Can you render every line of the records below as a numbered list, leaving out the blank lines?
======== SUPPLIED DATA
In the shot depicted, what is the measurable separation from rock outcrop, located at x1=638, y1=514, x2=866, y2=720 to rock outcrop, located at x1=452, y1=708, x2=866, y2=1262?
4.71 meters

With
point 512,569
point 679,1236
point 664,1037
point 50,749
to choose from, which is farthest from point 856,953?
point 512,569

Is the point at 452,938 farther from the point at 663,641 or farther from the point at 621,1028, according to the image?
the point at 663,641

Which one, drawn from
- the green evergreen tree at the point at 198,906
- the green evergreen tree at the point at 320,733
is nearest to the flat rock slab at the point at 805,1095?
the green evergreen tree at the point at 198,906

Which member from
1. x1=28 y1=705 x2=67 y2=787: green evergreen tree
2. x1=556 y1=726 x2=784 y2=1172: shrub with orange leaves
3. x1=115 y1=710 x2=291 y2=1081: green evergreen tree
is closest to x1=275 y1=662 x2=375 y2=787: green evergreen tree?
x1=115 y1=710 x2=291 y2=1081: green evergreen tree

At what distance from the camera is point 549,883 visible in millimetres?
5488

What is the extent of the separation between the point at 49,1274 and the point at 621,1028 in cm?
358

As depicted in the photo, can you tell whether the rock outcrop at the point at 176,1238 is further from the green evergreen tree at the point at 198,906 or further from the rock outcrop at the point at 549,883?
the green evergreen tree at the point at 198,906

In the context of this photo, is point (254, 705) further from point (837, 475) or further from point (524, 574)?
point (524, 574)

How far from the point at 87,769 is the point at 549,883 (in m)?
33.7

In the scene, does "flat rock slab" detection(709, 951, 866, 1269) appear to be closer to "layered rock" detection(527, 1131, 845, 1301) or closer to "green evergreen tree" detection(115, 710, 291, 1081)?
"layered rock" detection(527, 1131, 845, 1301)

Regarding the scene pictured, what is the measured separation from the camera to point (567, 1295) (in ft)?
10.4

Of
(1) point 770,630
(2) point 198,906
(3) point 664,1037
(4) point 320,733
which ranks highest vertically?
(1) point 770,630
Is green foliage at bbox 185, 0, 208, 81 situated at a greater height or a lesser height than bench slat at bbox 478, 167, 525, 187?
================
* **COMPLETED EXERCISE**:
1. In the shot depicted, what is the measurable separation from rock outcrop, located at x1=638, y1=514, x2=866, y2=720 to rock outcrop, located at x1=452, y1=708, x2=866, y2=1262?
2. 4.71 meters
3. With
4. point 512,569
5. point 679,1236
6. point 664,1037
7. point 50,749
8. to choose from, which is farthest from point 856,953?
9. point 512,569
10. Is the point at 452,938 farther from the point at 663,641 or farther from the point at 621,1028, according to the image?
11. the point at 663,641
12. Which one, drawn from
13. - the green evergreen tree at the point at 198,906
14. - the green evergreen tree at the point at 320,733
15. is nearest to the flat rock slab at the point at 805,1095?
16. the green evergreen tree at the point at 198,906
17. Which member from
18. 1. x1=28 y1=705 x2=67 y2=787: green evergreen tree
19. 2. x1=556 y1=726 x2=784 y2=1172: shrub with orange leaves
20. 3. x1=115 y1=710 x2=291 y2=1081: green evergreen tree
21. is closest to x1=275 y1=662 x2=375 y2=787: green evergreen tree?
22. x1=115 y1=710 x2=291 y2=1081: green evergreen tree
23. At what distance from the camera is point 549,883 visible in millimetres?
24. 5488
25. What is the extent of the separation between the point at 49,1274 and the point at 621,1028 in cm?
26. 358
27. As depicted in the photo, can you tell whether the rock outcrop at the point at 176,1238 is further from the green evergreen tree at the point at 198,906 or further from the rock outcrop at the point at 549,883?
28. the green evergreen tree at the point at 198,906
29. In the context of this photo, is point (254, 705) further from point (837, 475) or further from point (524, 574)?
30. point (524, 574)
31. How far from the point at 87,769 is the point at 549,883 (in m)?
32. 33.7
33. In the scene, does "flat rock slab" detection(709, 951, 866, 1269) appear to be closer to "layered rock" detection(527, 1131, 845, 1301) or closer to "green evergreen tree" detection(115, 710, 291, 1081)?
34. "layered rock" detection(527, 1131, 845, 1301)
35. Regarding the scene pictured, what is the measured separation from the camera to point (567, 1295) (in ft)?
36. 10.4
37. Of
38. (1) point 770,630
39. (2) point 198,906
40. (3) point 664,1037
41. (4) point 320,733
42. which ranks highest vertically?
43. (1) point 770,630
44. Is green foliage at bbox 185, 0, 208, 81 situated at a greater height or a lesser height than bench slat at bbox 478, 167, 525, 187?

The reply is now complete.